Geçen gün Yine böyle ıvır zıvır biseyler konuşurken Begume dedim ki :
-Begüm ben bu dünyada herkesten ve herşeyden çok seni seviyorum.

O da bana ;

-Ama yanlış yapıyorsun anne . Dedi
-Sacmalama neden yanlış en çok seni seviyorum işte çok seviyorum anneciğim seni.
-Çünkü anne en çok önce kendini sevmelisin ikinci beni sevmelisin
-Yani sen öyle mi yapıyorsun
-Evet önce, birinci kendimi seviyorum, ikinci babam ve seni ,üçüncü anneannemi dedemi,dördüncü dayım, teyzem,duru,yiğit..... saydı sıralamayı. Sonra dediki "Sen de öyle yap"
-Nasıl yani Begüm
-Işte sıralama yap, 1. Kendin sonra kızım sonra işte kimse

Yani benim 37 yaşımda farkettigimi 11 yaşında biliyor kızım

Bu konuşmanın ardından sarildim ona " Begüm iyi ki sen varsın ne güzel de bir ogretmensin bana" dedim . " Ben öğretmen olmak istemiyorum"dedi "Teneffüsleri bile yok hep nöbet tutuyorlar çok zor bir hayatları var "dedi:)))
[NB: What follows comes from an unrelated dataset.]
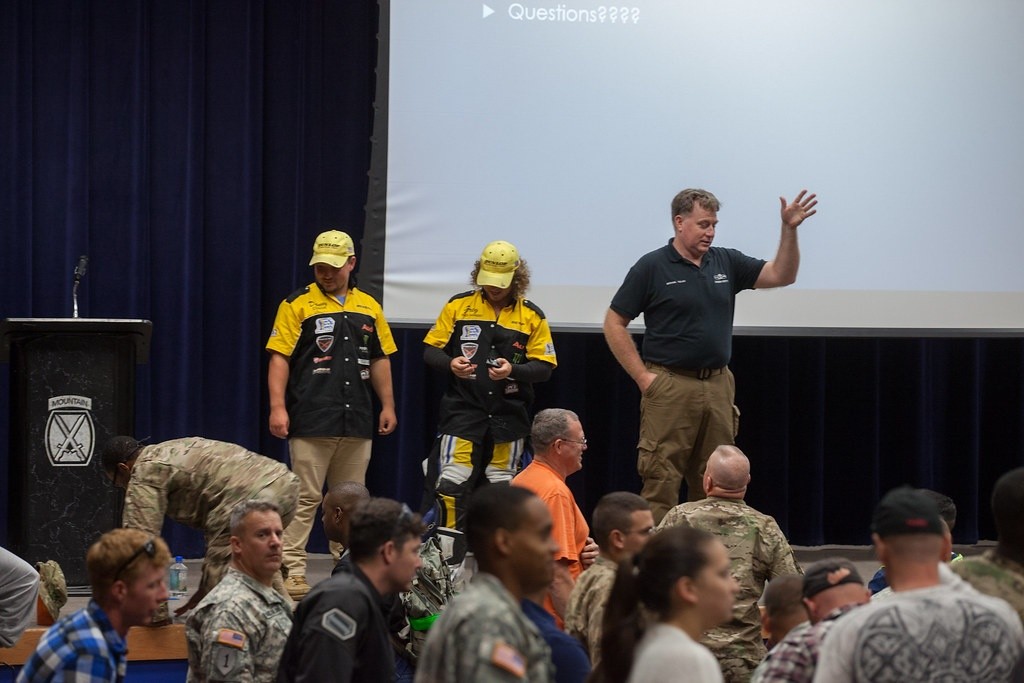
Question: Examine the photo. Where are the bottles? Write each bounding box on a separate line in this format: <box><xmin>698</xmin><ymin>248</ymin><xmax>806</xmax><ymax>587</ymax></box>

Bu kadar farkında, bu kadar özel, bu kadar güçlü, bu yaşta 50 yaşında insanların göremediğini görebilen bir çocuk. Dünkü yazım gibi tıpkı kimin ne kadar olduğunu bilemeyiz tanımadan.

Begüm öğretmenin dersleriyle inşallah Çok çok uzun yıllarım olur diye dua ettim işte onunher anının tadını çıkarmak için.